American electrical engineer (born 1942)

Charlie Bass is an American electrical engineer, academic and entrepreneur. He was the co-founder of the networking company Ungermann-Bass in 1979. Led by Ralph Ungermann and staffed by several colleagues from Zilog, Ungermann-Bass helped commercialize ethernet, had a successful IPO, and then was purchased by Tandem Computers.

Bass was also co-founder of Parallan Computer in July 1986, a maker of high-specification, multi-processor servers, and Starlight Networks in late 1990, a software company involved in streaming media and Socket Mobile, Inc. in 1992.

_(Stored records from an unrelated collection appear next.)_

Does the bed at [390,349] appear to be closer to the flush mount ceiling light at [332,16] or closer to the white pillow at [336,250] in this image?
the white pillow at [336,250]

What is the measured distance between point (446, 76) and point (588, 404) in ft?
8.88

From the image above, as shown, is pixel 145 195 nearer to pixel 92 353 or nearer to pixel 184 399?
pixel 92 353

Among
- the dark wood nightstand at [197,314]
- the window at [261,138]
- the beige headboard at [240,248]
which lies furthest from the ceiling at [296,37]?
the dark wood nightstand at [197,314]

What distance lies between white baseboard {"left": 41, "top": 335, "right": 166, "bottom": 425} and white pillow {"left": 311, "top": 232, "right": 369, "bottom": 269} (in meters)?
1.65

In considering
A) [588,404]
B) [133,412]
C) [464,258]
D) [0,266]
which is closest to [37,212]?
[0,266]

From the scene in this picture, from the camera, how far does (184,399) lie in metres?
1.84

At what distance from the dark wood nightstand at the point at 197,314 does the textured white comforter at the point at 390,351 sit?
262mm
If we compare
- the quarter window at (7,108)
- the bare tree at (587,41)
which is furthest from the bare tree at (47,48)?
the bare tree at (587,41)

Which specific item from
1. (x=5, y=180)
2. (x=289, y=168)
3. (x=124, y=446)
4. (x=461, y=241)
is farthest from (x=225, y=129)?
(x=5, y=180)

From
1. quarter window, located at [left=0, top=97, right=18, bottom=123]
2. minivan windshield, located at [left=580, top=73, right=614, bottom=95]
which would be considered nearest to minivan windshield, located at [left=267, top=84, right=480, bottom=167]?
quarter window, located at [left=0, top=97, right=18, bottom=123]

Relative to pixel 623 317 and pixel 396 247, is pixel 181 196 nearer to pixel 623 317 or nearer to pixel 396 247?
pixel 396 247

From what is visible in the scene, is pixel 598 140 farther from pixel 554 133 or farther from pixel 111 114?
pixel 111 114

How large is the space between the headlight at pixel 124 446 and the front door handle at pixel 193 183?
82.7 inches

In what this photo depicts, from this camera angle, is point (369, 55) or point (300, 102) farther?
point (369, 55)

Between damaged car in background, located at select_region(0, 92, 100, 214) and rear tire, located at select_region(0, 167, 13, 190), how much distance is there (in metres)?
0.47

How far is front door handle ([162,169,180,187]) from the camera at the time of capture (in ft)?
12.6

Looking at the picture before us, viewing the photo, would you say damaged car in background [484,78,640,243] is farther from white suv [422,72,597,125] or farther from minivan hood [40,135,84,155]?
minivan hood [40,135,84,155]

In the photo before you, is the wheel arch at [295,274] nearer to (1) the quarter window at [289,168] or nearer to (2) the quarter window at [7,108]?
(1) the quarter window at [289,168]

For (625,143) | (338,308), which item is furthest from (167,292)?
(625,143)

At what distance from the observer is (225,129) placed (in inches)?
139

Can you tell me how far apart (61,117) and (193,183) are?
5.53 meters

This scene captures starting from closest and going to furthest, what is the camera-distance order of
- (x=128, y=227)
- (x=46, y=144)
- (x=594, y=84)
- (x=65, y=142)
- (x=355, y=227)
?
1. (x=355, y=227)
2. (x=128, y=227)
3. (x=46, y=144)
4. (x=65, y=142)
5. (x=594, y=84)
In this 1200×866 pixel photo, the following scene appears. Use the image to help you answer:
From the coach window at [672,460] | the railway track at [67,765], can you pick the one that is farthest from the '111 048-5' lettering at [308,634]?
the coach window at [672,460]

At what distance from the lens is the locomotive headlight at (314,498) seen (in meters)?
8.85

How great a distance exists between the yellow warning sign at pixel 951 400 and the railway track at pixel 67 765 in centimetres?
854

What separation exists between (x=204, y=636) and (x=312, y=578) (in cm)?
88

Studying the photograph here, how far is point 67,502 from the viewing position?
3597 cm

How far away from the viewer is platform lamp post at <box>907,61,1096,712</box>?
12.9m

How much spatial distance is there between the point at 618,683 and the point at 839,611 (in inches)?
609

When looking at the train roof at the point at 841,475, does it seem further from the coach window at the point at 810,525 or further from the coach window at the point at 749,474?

In 1972, Bass received a Ph.D. in electrical engineering from the University of Hawaiʻi at Mānoa. He has taught at University of California, Berkeley; University of California, Santa Cruz; and Stanford University, and he worked for Zilog. In 1989, he formed his own venture capital company, Bass Associates. Bass is currently an advisor to Rising Tide, a venture capital partnership.